Андрей Шманкевич - Боцман знает всё
Вместе с первым выстрелом ожили кукуруза и подсолнухи, зашелестели листья, закивали головки, и вот сотни бойцов в линялых гимнастёрках без погон, с винтовками наперевес с громовым «ура» бросились в станицу.
Второй снаряд разорвался у телешовских ворот, обитых листами железа. Он пробил в воротах одну большую дыру и шесть маленьких. Осколком снесло голову уже оперившемуся цыплёнку. Закудахтала квочка, собирая остальных цыплят, а старая Телешиха выскочила из дому и заголосила над убитым цыплёнком, как над родным чадом.
— Маманя! Чи вы с ума сошли? Бегите скорее в хату! Застрелють же вас! — кричала ей рябая дочка, чуть приоткрыв дверь.
Снаряды рвались всё чаще, а Телешиха голосила всё громче. С перепугу ревела старая. Знала: как займут станицу красные и да как начнут станичники сводить счёты с телешовским двором… Большой накопился счёт у станичной бедноты к Телешовым.
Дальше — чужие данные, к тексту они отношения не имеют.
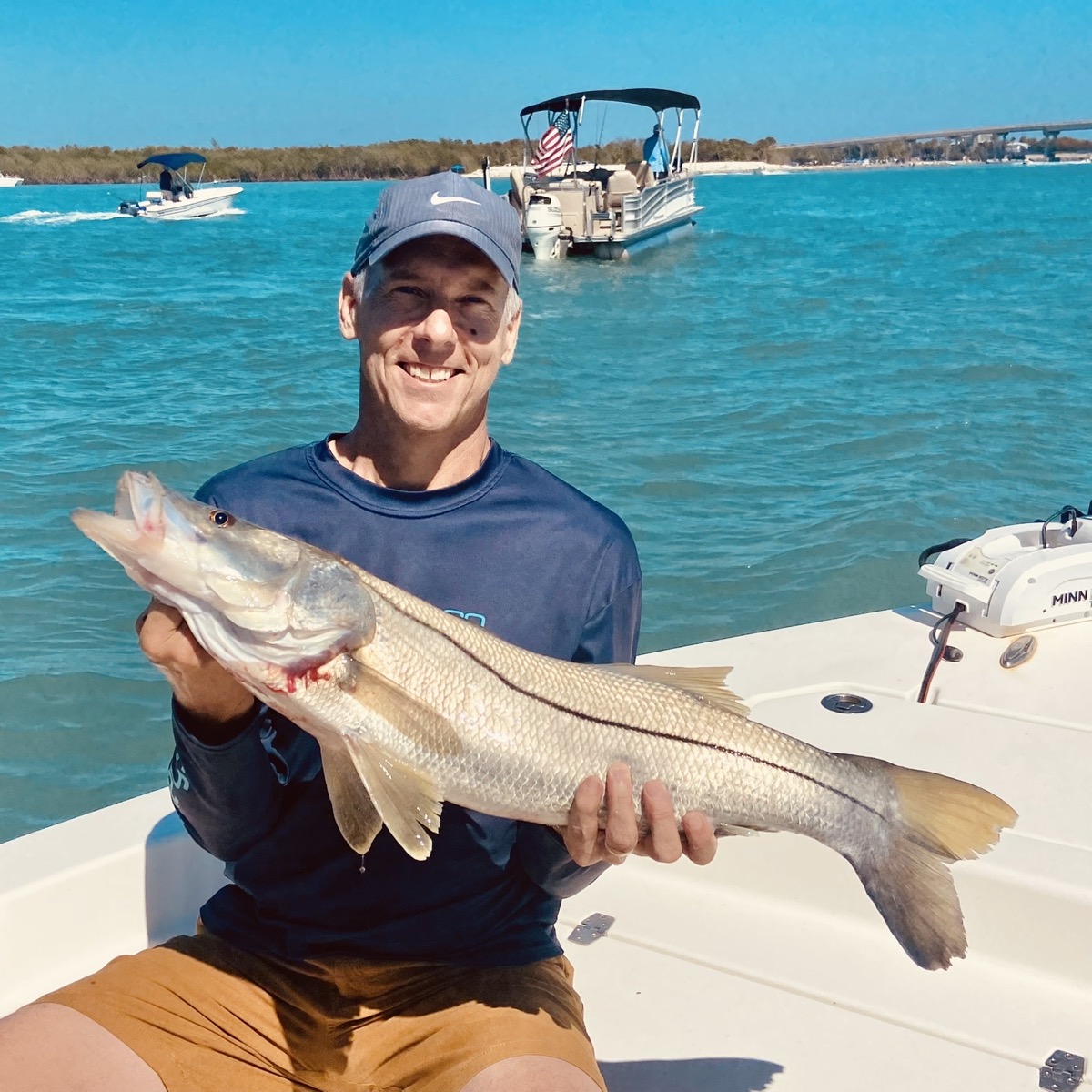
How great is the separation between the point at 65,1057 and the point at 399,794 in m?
0.78

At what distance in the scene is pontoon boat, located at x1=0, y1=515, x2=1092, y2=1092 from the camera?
282cm

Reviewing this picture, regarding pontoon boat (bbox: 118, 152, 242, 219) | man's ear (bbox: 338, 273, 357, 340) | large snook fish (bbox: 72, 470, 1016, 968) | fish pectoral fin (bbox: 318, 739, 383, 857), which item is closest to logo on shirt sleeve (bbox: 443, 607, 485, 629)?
large snook fish (bbox: 72, 470, 1016, 968)

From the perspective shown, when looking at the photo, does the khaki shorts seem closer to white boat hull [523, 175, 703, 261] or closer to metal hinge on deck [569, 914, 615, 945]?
metal hinge on deck [569, 914, 615, 945]

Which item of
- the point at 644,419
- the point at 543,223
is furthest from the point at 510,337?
the point at 543,223

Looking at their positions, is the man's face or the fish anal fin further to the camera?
the man's face

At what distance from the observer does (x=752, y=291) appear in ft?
89.2

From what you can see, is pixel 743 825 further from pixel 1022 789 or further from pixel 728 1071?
pixel 1022 789

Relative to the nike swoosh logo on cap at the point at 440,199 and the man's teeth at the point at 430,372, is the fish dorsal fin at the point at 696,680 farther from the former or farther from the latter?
the nike swoosh logo on cap at the point at 440,199

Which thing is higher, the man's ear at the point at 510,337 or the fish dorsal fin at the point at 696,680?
the man's ear at the point at 510,337

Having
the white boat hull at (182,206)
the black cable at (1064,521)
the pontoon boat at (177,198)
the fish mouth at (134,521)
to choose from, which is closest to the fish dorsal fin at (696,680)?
the fish mouth at (134,521)

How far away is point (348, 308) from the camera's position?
2775 mm

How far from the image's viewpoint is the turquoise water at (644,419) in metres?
7.57

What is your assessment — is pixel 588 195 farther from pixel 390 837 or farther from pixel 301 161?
pixel 301 161

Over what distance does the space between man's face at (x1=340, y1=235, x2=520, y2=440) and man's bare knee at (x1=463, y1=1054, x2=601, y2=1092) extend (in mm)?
1297
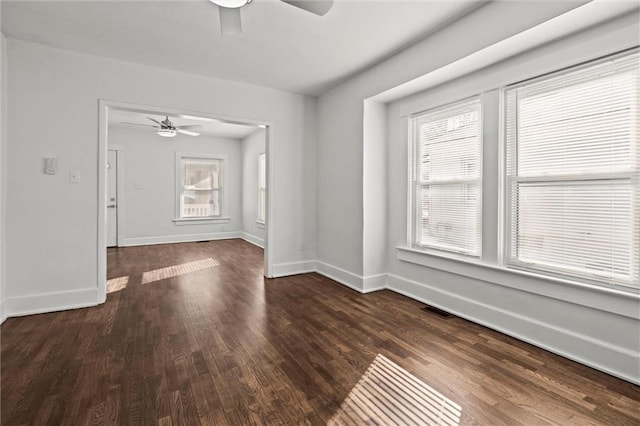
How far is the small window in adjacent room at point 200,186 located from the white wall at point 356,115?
4.36 m

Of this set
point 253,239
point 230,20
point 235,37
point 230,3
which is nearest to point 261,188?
point 253,239

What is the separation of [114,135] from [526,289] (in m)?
8.00

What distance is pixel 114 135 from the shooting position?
6.88 metres

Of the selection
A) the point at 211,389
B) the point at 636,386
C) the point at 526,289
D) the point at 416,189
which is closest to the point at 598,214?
the point at 526,289

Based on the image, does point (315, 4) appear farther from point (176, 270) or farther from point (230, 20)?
point (176, 270)

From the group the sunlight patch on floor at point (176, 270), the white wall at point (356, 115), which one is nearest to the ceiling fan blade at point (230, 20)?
the white wall at point (356, 115)

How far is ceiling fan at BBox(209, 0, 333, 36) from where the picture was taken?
1.93 metres

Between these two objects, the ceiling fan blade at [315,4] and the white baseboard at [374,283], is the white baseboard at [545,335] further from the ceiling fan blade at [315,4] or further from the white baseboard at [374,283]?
the ceiling fan blade at [315,4]

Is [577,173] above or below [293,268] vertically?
above

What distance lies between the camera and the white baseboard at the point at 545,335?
6.66 feet

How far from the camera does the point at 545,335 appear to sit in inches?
94.5

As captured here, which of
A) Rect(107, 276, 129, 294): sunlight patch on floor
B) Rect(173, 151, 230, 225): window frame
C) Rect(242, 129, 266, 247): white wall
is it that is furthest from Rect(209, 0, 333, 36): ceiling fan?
Rect(173, 151, 230, 225): window frame

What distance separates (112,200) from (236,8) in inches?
255

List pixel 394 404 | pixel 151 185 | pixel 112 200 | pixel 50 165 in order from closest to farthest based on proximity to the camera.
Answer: pixel 394 404, pixel 50 165, pixel 112 200, pixel 151 185
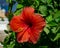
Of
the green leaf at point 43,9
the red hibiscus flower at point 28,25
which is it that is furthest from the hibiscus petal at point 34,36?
the green leaf at point 43,9

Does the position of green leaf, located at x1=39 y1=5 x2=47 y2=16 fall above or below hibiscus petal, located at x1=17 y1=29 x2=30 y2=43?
above

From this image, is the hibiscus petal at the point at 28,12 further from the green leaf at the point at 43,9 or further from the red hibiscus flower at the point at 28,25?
the green leaf at the point at 43,9

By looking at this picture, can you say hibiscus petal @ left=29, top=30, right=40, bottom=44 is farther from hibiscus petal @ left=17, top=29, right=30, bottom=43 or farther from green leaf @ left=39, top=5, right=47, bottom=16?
green leaf @ left=39, top=5, right=47, bottom=16

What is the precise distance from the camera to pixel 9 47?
141 centimetres

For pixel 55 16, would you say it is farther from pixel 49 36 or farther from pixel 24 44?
pixel 24 44

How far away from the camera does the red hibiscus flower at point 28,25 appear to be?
1187 millimetres

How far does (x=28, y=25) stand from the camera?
1.24 meters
Белогвардейцы были застигнуты врасплох. Сухопарый сотник носился по площади на гнедом жеребце с шашкой наголо, но его никто уже не слушал. На бешеном галопе влетали белоказаки на площадь и, не задерживаясь, устремлялись в единственную улицу, по которой можно было спуститься в нижнюю часть станицы.
Около правления стоял старенький автомобиль. В нём сидел бледный полковник, с ужасом смотревший то на косогор за станицей, откуда наступали бойцы-красноармейцы, то на удирающих своих конников, то на рыжебородого казака-шофёра, неистово вертевшего заводную ручку автомобиля. Мотор фыркал, чихал, но не заводился.
Вдруг на косогор вылетели две пулемётные тачанки, развернулись и стали поливать площадь свинцовым дождём.
Та… та… та… — и правленческая вывеска оказалась перечёркнутой.
— Коня! — завопил полковник визгливым голосом, выскочил из машины, вырвал у ординарца плеть и несколько раз хлестнул ею по спине шофёра. — В трибунал его, каналью! — взвизгнул он и стал карабкаться на подведённого скакуна, от страха не попадая носком сапога в стремя.
Ординарец плечом подтолкнул его под толстый зад, и наконец полковник очутился в седле. Не мешкая, он помчался догонять своё «храброе воинство».
— Ату его! Улю-лю! — заорал шофёр, выхватил из-под сиденья винтовку и разрядил всю обойму вслед полковнику и его свите.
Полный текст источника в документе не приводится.